Excerpt ->
----------
Carmen is a 1915 American silent drama film directed by Cecil B. DeMille. The film is based on the novella Carmen by Prosper Mérimée. The existing versions of this film appear to be from the re-edited 1918 re-release.

Plot
Don José, an officer of the law, is seduced by the gypsy girl Carmen, in order to facilitate her clan's smuggling endeavors. Don José becomes obsessed, turning to violent crime himself in order to keep her attention.

Cast
 Geraldine Farrar as Carmen
 Wallace Reid as Don José
 Pedro de Cordoba as Escamillo
 Horace B. Carpenter as Pastia
 William Elmer as Morales
 Jeanie Macpherson as Gypsy girl
 Anita King as Gypsy girl
 Milton Brown as Garcia
 Tex Driscoll
 Raymond Hatton as Spectator at Bullfight (uncredited)

Production
DeMille had intended to film a musical version of Georges Bizet's opera Carmen, but its libretto was under copyright so DeMille instructed his screenwriter brother William to base his scenario on the public domain novella Carmen by Prosper Mérimée. The novella's Carmen was more wilful and manipulative than the opera version. For instance, William included a cigarette factory fight scene from the book which was not found in the opera.
----------
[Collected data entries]

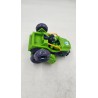 Outlet Marvel Iron Man Super Ekipa Pojazd figurka Mech 2w1 Iron Hulk Hasbro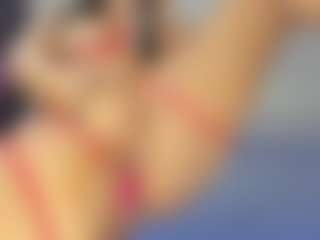 Chantall Ripoll's Live Sex Cam Show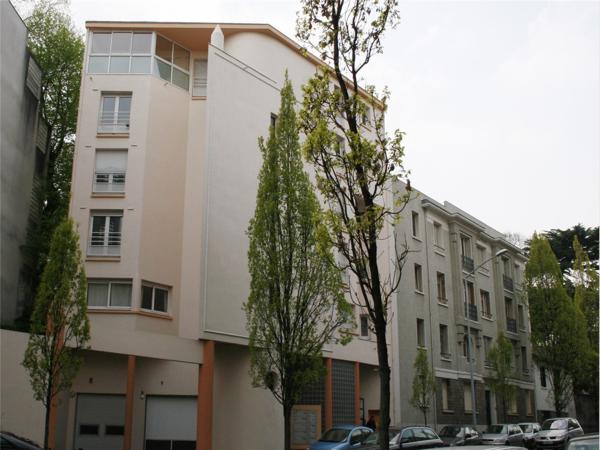 Appartement T1
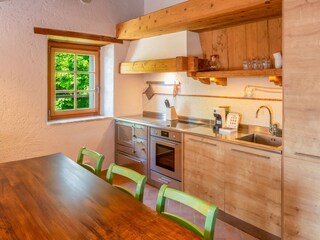 Apartment Costermano Features 40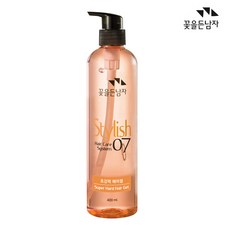 꽃을든남자헤어케어초강력헤어젤400ml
----------
What the task asks ->
In the article on the 1915 film Carmen, why was the scenario based on Mérimée's novella and not on Bizet's opera?

Expected answer ->
The opera's libretto was under copyright, and the novella was in the public domain.